** start EXERCISE INPUT **

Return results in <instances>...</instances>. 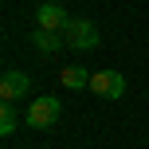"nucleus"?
Instances as JSON below:
<instances>
[{
  "label": "nucleus",
  "instance_id": "1",
  "mask_svg": "<svg viewBox=\"0 0 149 149\" xmlns=\"http://www.w3.org/2000/svg\"><path fill=\"white\" fill-rule=\"evenodd\" d=\"M59 114H63V106H59V98H55V94L31 98L28 114H24V126H31V130H47V126H55V122H59Z\"/></svg>",
  "mask_w": 149,
  "mask_h": 149
},
{
  "label": "nucleus",
  "instance_id": "2",
  "mask_svg": "<svg viewBox=\"0 0 149 149\" xmlns=\"http://www.w3.org/2000/svg\"><path fill=\"white\" fill-rule=\"evenodd\" d=\"M36 28H47V31H67L71 28V16L63 4H55V0H47V4L36 8Z\"/></svg>",
  "mask_w": 149,
  "mask_h": 149
},
{
  "label": "nucleus",
  "instance_id": "3",
  "mask_svg": "<svg viewBox=\"0 0 149 149\" xmlns=\"http://www.w3.org/2000/svg\"><path fill=\"white\" fill-rule=\"evenodd\" d=\"M67 47H74V51H94L98 47V28L90 20H71L67 28Z\"/></svg>",
  "mask_w": 149,
  "mask_h": 149
},
{
  "label": "nucleus",
  "instance_id": "4",
  "mask_svg": "<svg viewBox=\"0 0 149 149\" xmlns=\"http://www.w3.org/2000/svg\"><path fill=\"white\" fill-rule=\"evenodd\" d=\"M90 94H98V98H122L126 94V79H122L118 71H94Z\"/></svg>",
  "mask_w": 149,
  "mask_h": 149
},
{
  "label": "nucleus",
  "instance_id": "5",
  "mask_svg": "<svg viewBox=\"0 0 149 149\" xmlns=\"http://www.w3.org/2000/svg\"><path fill=\"white\" fill-rule=\"evenodd\" d=\"M28 90H31V79L24 71H8L4 79H0V98H4V102H20Z\"/></svg>",
  "mask_w": 149,
  "mask_h": 149
},
{
  "label": "nucleus",
  "instance_id": "6",
  "mask_svg": "<svg viewBox=\"0 0 149 149\" xmlns=\"http://www.w3.org/2000/svg\"><path fill=\"white\" fill-rule=\"evenodd\" d=\"M90 79L94 74H86V67H63L59 71V86H67V90H90Z\"/></svg>",
  "mask_w": 149,
  "mask_h": 149
},
{
  "label": "nucleus",
  "instance_id": "7",
  "mask_svg": "<svg viewBox=\"0 0 149 149\" xmlns=\"http://www.w3.org/2000/svg\"><path fill=\"white\" fill-rule=\"evenodd\" d=\"M31 43H36L39 51H59V47L67 43V36H63V31H47V28H36V31H31Z\"/></svg>",
  "mask_w": 149,
  "mask_h": 149
},
{
  "label": "nucleus",
  "instance_id": "8",
  "mask_svg": "<svg viewBox=\"0 0 149 149\" xmlns=\"http://www.w3.org/2000/svg\"><path fill=\"white\" fill-rule=\"evenodd\" d=\"M16 126H20L16 102H4V106H0V134H4V137H12V134H16Z\"/></svg>",
  "mask_w": 149,
  "mask_h": 149
}]
</instances>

** end EXERCISE INPUT **

TASK GOAL
Count the lines of the data above that contain the string "rule", matching case exactly. Give only the number.

WRITTEN ANSWER
8